The mysterious magic inherent in the Divine Proportion was written at the beginning of time. Man is simply playing by nature’s rules, and because art is man’s attempt to imitate the beauty of the Creator’s hand, you can imagine we might be seeing a lot of instances of the Divine Proportion in art...
-The Da Vinci Code, Dan Brown
‘The measure of your faith is the measure of the pain you can endure,’ the teacher told Silas.
Alright, you won’t know Silas if you have not read the Code. But you will certainly appreciate what the teacher said if you have been passionately following something in life. I know. I have been nurturing the ambition to drive a modern Ferrari for some time now. And you thought these things come easy, right? Just as you resign yourself to your fate, as your faith gets watered down, as your head starts drooping, comes the reward. In my case, the unthinkable happened on a fine morning, with a blast across the Mumbai-Pune Expressway in a Maserati Quattroporte to catch up with, ahem, a blood red Ferrari 360 Modena. Sure, the model has been superseded by the F430, but to me the appeal of a Ferrari can and should outlast the effect a mere model change can create.
Let me cut through the peripherals and get to the fundamental. How does it feel driving the Maser and the Ferrari back-to-back? Be honest and skip the following line if you are below 17. Driving the Maserati is like learning the art of love-making through a correspondence course.
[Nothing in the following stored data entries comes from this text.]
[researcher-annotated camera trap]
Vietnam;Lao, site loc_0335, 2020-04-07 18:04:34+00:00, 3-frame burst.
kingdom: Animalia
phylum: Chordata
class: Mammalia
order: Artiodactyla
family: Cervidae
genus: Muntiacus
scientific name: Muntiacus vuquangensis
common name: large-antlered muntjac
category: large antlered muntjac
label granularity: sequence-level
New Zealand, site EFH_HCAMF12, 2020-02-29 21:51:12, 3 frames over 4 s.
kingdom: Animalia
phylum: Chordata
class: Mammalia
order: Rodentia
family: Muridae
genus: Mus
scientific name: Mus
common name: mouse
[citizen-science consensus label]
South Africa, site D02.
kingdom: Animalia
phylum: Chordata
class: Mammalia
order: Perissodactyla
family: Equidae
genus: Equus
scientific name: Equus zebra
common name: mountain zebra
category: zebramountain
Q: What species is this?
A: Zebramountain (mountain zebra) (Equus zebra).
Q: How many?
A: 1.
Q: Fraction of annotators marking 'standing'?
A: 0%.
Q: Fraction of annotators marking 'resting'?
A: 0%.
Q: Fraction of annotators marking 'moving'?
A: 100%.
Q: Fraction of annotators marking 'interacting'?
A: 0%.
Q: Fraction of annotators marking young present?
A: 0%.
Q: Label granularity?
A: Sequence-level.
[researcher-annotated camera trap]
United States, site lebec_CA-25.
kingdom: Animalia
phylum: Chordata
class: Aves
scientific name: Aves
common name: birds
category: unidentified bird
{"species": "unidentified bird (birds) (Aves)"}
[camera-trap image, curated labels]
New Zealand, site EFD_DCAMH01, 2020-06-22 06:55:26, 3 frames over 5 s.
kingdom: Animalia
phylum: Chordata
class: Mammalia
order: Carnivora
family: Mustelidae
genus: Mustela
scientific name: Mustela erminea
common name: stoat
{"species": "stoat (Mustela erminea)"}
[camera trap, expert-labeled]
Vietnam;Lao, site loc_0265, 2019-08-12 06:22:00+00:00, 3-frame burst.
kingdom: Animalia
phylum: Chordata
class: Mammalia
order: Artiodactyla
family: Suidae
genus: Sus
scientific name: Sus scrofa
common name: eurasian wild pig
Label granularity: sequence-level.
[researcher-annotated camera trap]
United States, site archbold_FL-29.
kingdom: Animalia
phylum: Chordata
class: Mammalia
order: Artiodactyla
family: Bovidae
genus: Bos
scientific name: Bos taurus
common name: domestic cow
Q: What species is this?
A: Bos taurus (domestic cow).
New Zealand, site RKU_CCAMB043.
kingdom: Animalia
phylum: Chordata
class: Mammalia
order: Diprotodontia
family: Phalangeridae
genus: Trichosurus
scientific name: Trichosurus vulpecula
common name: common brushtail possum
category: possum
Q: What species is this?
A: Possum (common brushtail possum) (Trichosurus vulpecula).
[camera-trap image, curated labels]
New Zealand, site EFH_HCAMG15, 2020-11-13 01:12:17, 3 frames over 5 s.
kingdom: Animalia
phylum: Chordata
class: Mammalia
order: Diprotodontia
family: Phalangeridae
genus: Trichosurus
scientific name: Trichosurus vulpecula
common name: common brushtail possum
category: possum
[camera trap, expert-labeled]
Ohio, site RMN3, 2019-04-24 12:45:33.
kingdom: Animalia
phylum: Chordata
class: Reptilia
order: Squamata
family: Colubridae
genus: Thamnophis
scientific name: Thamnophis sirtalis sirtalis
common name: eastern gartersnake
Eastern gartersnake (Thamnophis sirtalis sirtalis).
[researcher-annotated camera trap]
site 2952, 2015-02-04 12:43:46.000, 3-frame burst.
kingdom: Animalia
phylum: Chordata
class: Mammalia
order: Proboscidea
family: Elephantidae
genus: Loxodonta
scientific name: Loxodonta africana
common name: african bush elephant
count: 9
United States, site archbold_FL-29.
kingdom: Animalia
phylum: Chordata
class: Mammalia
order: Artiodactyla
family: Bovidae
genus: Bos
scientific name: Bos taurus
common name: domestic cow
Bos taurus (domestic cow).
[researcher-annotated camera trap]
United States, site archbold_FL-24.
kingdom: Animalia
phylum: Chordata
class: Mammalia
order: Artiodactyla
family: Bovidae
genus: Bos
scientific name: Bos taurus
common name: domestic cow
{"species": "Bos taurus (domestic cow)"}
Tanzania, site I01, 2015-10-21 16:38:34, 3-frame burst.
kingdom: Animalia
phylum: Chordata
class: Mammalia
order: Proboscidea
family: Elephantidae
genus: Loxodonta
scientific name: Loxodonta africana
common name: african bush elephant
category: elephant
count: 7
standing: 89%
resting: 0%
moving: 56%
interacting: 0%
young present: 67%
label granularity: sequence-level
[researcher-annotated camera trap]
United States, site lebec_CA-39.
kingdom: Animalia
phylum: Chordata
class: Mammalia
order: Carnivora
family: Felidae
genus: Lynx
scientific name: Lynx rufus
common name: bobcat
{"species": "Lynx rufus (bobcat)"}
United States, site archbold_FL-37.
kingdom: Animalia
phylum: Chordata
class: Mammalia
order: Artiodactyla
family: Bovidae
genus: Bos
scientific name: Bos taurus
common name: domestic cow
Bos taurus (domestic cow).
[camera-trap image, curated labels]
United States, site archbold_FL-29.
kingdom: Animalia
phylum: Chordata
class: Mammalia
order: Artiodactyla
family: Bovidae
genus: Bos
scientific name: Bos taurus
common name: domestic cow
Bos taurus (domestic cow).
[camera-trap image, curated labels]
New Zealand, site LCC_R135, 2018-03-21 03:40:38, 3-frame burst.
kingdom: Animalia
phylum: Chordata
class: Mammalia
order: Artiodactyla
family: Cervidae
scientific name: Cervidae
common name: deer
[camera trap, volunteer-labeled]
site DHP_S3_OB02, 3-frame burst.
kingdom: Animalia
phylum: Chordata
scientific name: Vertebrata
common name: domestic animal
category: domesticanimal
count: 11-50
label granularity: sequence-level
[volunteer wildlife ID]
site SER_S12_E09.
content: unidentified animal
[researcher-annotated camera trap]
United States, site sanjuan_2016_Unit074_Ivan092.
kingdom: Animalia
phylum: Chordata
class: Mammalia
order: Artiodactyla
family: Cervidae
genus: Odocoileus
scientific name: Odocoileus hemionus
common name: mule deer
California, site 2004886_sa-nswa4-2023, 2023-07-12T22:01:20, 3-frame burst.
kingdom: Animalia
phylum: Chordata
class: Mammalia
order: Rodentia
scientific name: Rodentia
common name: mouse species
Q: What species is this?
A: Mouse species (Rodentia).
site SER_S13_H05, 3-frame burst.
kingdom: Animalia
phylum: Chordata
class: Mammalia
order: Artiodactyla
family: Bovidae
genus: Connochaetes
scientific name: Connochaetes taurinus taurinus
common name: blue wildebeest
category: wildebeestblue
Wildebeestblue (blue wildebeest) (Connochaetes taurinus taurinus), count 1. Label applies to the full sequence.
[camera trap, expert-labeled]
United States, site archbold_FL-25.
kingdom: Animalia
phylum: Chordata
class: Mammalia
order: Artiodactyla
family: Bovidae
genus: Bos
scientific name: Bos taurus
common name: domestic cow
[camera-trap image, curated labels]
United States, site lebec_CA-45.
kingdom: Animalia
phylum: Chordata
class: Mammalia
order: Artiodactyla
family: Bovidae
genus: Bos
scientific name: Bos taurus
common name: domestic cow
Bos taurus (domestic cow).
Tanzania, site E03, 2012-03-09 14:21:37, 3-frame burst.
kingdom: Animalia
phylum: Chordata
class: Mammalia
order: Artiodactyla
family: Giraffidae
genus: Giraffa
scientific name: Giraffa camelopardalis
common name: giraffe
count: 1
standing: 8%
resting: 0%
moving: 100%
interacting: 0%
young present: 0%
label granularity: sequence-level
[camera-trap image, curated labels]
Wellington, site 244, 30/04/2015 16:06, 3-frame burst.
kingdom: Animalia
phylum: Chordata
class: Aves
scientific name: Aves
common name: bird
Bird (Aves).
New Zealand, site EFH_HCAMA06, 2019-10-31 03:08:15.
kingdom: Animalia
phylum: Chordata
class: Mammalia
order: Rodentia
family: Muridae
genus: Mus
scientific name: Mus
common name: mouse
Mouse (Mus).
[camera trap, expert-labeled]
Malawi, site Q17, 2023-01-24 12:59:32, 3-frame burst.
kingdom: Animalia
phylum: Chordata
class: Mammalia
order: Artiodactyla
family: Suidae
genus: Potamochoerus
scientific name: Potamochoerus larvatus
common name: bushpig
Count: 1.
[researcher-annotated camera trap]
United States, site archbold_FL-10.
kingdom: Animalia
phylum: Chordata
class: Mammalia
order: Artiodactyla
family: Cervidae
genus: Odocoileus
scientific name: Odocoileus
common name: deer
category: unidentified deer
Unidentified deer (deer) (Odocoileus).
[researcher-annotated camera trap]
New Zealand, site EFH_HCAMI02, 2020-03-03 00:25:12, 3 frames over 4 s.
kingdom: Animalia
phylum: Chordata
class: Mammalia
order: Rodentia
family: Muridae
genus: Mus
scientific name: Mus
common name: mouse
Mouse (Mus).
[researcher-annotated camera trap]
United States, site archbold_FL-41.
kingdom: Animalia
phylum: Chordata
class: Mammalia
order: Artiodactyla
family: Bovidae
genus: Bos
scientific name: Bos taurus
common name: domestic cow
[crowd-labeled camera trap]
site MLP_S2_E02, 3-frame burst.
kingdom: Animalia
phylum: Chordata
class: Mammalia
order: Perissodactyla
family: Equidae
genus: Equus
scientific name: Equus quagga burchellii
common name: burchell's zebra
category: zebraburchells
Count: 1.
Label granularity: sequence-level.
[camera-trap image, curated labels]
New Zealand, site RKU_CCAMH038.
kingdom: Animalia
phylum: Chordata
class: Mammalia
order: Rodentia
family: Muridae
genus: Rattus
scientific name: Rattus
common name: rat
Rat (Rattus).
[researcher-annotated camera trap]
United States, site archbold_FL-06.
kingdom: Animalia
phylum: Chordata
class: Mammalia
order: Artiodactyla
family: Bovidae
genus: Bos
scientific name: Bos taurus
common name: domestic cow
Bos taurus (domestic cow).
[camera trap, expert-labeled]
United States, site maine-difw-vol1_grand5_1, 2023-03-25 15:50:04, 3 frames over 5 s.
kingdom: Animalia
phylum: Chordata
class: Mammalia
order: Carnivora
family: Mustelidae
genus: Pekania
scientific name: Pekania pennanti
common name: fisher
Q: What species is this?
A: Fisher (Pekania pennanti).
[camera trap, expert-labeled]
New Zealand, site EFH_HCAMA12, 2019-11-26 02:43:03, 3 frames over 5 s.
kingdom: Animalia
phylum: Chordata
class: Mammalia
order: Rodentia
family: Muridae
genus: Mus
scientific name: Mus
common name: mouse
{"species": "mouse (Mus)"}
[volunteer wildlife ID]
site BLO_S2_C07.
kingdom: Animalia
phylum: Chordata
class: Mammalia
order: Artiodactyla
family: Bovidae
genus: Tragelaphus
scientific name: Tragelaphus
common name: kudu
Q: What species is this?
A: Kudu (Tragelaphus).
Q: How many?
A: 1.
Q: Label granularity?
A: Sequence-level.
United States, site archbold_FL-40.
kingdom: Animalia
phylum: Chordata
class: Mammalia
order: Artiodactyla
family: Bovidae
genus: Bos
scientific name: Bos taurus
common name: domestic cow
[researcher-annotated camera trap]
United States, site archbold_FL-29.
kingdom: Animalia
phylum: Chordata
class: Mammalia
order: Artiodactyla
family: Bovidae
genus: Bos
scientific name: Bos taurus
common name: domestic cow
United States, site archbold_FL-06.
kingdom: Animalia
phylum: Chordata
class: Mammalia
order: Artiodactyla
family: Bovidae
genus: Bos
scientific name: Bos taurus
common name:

Good fun. Driving the Ferrari is like being molested by a bunch of Miss Universe contenders backstage. Dream come true.
The Maserati is complete, beautiful and perfectly formed. The Ferrari is sinful, stunning and chiselled. These are true-blooded Italian cars that reaffirm the one myth that we all want to believe in – that Italians make the most beautiful cars in the whole world. There is The Divine Proportion that you see everywhere in nature as explained very well in the Code again. And in front of me were two cars created the way God intended them to be.
The Ferrari interior reflects a lost opportunity with a dashboard that would have been all right in the San Storm. Panel gaps that tempt you to put whole hands in and glued-in monikers accentuate the fact that it is all hand assembled. But look close and you see unreal numbers on the large, white-on-black dials, you see the 8500 rpm redline and take a deep breath, you run your hands through the six-speed shiftgate and bite your lower lip, you see the 340 kph listed on the speedo and let out a sigh. You know you are moments away from a para-normal encounter. And before you know, you are hyperventilating and craving for the drive of your life.